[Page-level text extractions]
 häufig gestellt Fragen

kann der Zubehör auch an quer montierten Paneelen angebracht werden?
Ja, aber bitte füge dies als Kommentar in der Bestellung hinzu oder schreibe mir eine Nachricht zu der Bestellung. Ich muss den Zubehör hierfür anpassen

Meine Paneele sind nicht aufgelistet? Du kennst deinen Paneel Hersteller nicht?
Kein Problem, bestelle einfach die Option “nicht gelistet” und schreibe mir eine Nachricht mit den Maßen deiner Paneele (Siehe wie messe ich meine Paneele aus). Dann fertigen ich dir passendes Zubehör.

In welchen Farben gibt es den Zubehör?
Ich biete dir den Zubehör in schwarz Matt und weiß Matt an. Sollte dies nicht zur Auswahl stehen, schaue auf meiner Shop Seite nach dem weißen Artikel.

Exercise.
Please copy the line that holds "kann der Zubehör" and each line under it through the last line above, exactly as they stand, adding nothing.

Exercise output.
kann der Zubehör auch an quer montierten Paneelen angebracht werden?
Ja, aber bitte füge dies als Kommentar in der Bestellung hinzu oder schreibe mir eine Nachricht zu der Bestellung. Ich muss den Zubehör hierfür anpassen

Meine Paneele sind nicht aufgelistet? Du kennst deinen Paneel Hersteller nicht?
Kein Problem, bestelle einfach die Option “nicht gelistet” und schreibe mir eine Nachricht mit den Maßen deiner Paneele (Siehe wie messe ich meine Paneele aus). Dann fertigen ich dir passendes Zubehör.

In welchen Farben gibt es den Zubehör?
Ich biete dir den Zubehör in schwarz Matt und weiß Matt an. Sollte dies nicht zur Auswahl stehen, schaue auf meiner Shop Seite nach dem weißen Artikel.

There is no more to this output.